Fragmento:
Una de las historias más influyentes contadas por Jesucristo es la parábola del buen samaritano. Jesús contó esta parábola a un hombre que le había preguntado: “Maestro, ¿qué debo hacer para heredar la vida eterna?”. Jesús respondió preguntándole: “¿Qué está escrito en la ley?”.
El hombre respondió, refiriéndose a Deuteronomio 6:5 y Levítico 19:18: «Amarás al Señor tu Dios con todo tu corazón… y a tu prójimo como a ti mismo».
Cuando Jesús le prometió: «Haz esto y vivirás», el hombre respondió desafiante: «¿Y quién es mi prójimo?». En respuesta a las preguntas de este hombre, Jesús contó la parábola del buen samaritano. (Véase Lucas 10:25–35).
Niveles más profundos de significado
El Salvador hablaba a menudo en parábolas porque cada una tiene un significado más profundo que solo comprenden aquellos que tienen «oídos para oír» (Mateo 13:9). El profeta José Smith afirmó que los incrédulos no comprendían las parábolas del Salvador. “Sin embargo, a Sus discípulos [el Señor] les explicó [las parábolas] claramente”, y nosotros podemos entender las parábolas, enseñó el Profeta, “si tan solo abrimos los ojos y leemos con sinceridad”. Conocer este principio nos invita a reflexionar sobre el mensaje simbólico del buen samaritano. A la luz del evangelio de Jesucristo, esta magistral historia resume de manera brillante el plan de salvación de formas que pocos lectores modernos pueden haber notado.
El contenido de esta parábola es claramente práctico y dramático en su significado obvio, pero una tradición cristiana de larga tradición también la consideraba una impresionante alegoría de la Caída y la Redención de la humanidad. Esta interpretación cristiana primitiva del buen samaritano se representa en una famosa catedral del siglo XI en Chartres, Francia. Uno de sus hermosos vitrales representa la expulsión de Adán y Eva del Jardín del Edén en la parte superior y, en paralelo, la parábola del buen samaritano en la inferior. Esto ilustra “una interpretación simbólica de la parábola de Cristo que fue popular en la Edad Media”. Ver este vitral me llevó a preguntarme: ¿qué tiene que ver la Caída de Adán y Eva con la parábola del buen samaritano?

Extractos de datos:
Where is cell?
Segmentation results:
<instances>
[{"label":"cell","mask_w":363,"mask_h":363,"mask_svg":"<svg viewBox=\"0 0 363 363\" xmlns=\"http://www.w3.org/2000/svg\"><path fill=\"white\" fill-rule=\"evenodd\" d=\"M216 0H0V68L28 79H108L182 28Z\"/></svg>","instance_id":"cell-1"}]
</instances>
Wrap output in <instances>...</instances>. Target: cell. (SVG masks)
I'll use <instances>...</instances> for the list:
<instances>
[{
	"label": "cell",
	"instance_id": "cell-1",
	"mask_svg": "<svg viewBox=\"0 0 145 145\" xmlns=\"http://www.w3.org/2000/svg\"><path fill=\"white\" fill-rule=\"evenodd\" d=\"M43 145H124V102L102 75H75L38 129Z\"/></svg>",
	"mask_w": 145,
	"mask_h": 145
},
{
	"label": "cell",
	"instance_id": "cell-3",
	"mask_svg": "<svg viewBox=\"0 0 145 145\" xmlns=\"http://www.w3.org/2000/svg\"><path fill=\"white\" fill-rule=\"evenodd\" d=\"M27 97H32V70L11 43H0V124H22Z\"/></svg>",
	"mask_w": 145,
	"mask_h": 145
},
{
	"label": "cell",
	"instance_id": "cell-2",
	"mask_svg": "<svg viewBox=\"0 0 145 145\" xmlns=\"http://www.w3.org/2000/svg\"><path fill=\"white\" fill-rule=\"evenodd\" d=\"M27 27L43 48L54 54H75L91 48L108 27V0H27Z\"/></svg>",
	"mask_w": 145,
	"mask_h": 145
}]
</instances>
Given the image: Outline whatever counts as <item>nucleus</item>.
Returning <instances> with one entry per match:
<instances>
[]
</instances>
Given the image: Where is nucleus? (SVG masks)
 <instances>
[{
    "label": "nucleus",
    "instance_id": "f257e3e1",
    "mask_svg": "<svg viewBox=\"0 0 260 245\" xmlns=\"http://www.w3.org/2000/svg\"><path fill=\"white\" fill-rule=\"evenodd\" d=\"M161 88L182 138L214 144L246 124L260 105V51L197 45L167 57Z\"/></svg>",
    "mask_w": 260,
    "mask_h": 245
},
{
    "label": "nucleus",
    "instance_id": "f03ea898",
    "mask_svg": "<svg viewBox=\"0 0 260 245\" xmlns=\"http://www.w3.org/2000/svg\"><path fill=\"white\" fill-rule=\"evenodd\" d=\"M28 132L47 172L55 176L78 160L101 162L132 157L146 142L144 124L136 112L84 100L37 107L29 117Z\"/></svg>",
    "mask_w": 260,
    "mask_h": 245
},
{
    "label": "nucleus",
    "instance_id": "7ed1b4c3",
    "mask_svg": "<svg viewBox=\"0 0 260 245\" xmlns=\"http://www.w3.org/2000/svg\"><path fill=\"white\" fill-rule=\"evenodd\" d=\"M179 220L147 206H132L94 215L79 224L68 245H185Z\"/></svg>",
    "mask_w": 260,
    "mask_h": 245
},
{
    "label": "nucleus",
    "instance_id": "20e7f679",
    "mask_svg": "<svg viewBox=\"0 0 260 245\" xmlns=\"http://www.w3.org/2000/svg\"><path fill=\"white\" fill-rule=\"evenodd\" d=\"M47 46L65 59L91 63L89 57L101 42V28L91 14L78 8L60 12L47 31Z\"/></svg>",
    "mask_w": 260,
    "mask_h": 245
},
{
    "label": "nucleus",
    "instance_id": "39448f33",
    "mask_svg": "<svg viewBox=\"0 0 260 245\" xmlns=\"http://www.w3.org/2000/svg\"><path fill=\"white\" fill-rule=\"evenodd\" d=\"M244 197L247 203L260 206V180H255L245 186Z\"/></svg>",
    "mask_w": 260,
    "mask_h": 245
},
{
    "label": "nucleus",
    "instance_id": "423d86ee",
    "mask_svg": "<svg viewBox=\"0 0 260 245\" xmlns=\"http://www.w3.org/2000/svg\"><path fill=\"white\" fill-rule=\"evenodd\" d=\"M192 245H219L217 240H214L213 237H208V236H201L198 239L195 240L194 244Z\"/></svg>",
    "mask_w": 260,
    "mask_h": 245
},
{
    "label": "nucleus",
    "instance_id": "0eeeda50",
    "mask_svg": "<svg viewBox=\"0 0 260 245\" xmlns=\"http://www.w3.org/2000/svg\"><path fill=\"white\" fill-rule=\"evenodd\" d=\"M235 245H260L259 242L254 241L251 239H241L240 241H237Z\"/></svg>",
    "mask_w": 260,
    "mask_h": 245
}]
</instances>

Consigna:
¿Puedes proseguir el texto sobre la parábola del buen samaritano a partir de su última oración?

Respuesta:
Pronto descubrí la respuesta. Las raíces de esta interpretación alegórica se remontan profundamente al cristianismo primitivo. En el siglo II d. C., tanto Ireneo en Francia como Clemente de Alejandría vieron al buen samaritano como símbolo de Cristo mismo salvando a la víctima caída, herida por el pecado. Unos años más tarde, Orígenes, discípulo de Clemente, afirmó que esta interpretación le llegó de cristianos anteriores, que habían descrito la alegoría de la siguiente manera:
El hombre que descendía es Adán. Jerusalén es el paraíso y Jericó es el mundo. Los ladrones son poderes hostiles. El sacerdote es la Ley, el levita son los profetas y el samaritano es Cristo. Las heridas son la desobediencia, la bestia es el cuerpo del Señor, la posada, que acepta a todos los que desean entrar, es la Iglesia. … El administrador de la posada es la cabeza de la Iglesia, a quien se le ha confiado su cuidado. Y el hecho de que el samaritano prometa su regreso representa la segunda venida del Salvador.